Sabía que el pueblo nunca olvidaría lo que había pasado. Había perdido a amigos, a compañeros, pero lo más doloroso era que la verdad aún no había tocado el fondo. Solo era el principio de una nueva lucha, un nuevo despertar de la conciencia colectiva.
En la sala de conferencias, las miradas de los periodistas se dirigieron hacia él. Miquel, junto a Clara y Maite, iba a ser el centro de la atención. Su rostro, ahora marcado por las cicatrices de todo lo vivido, estaba tranquilo, resuelto. No era el mismo hombre que había llegado a València meses atrás. La tormenta lo había transformado, y ahora sabía quién era realmente.
Clara le dio un leve toque en el brazo, como si supiera lo que él estaba pensando.
—Es tu momento, Miquel.
Miquel asintió sin decir nada. Se acercó al atril, frente a los micrófonos que capturaban cada palabra, cada gesto. Los periodistas esperaban en silencio. Sabían que lo que Miquel iba a decir era lo que realmente importaba. La verdad detrás de los escándalos, los nombres, los vínculos, todo lo que había permanecido oculto durante tanto tiempo.
—Hoy, el pueblo valenciano sabe la verdad —comenzó Miquel, su voz firme y clara, como nunca antes—. Hemos pasado por mucho. Hemos perdido vidas, hemos perdido confianza, pero lo que no hemos perdido es nuestra dignidad. Y no podemos dejar que la corrupción siga pudriendo todo lo que hemos construido. Los que pensaron que el silencio los protegería, ahora saben que la verdad nunca calla.

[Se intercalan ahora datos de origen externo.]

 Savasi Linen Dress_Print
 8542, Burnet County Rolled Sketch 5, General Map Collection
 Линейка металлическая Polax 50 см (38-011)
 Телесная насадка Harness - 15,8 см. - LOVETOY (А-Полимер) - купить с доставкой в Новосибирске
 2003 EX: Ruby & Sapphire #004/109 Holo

Pausó por un momento, mirando a la multitud que lo observaba, con la sensación de que ya no era solo Miquel Cervera, el auditor, el hombre que había sido testigo de la tragedia. Ahora, era un portavoz de la justicia. De la resistencia.

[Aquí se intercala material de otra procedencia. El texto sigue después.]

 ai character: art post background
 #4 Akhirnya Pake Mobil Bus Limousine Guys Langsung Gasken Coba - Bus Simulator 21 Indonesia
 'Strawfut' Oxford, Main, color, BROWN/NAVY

—Hoy, el presidente Canós y todos los que le rodean no son más que una parte de la historia de la vergüenza que hemos vivido. Pero esto no es solo un final. Es un comienzo. Si no tomamos este momento como una oportunidad para reformar lo que está roto, para reconstruir desde las cenizas, no habremos aprendido nada.
Las palabras de Miquel resonaron en las paredes del auditorio, como un faro que iluminaba todo lo que se había perdido. No era solo el cierre de un caso. Era la apertura de una nueva era de transparencia, de justicia. Y él, Miquel, estaba decidido a ser el motor de esa revolución.
Cuando Miquel terminó de hablar, el silencio en la sala era casi palpable. Nadie se atrevía a romperlo. La verdad había quedado dicha, pero había algo en el aire, algo que no se había resuelto por completo.
El teléfono de Miquel vibró con fuerza, rompiendo la quietud. Miró la pantalla. Era un mensaje de Maite Pérez.
"Tenemos un nuevo caso. Y esta vez, los involucrados son mucho más poderosos. Prepárate."
Miquel guardó el teléfono en su bolsillo sin decir una palabra. Clara lo miró, y en sus ojos brillaba la misma determinación que él sentía en su pecho.
—¿Qué vamos a hacer? —preguntó Clara, su voz baja, casi como si estuviera preparándose para lo que vendría.
—Lo que siempre hemos hecho —respondió Miquel, con una sonrisa sutil—. Luchar por la verdad. Y no dejar que el silencio nos derrote.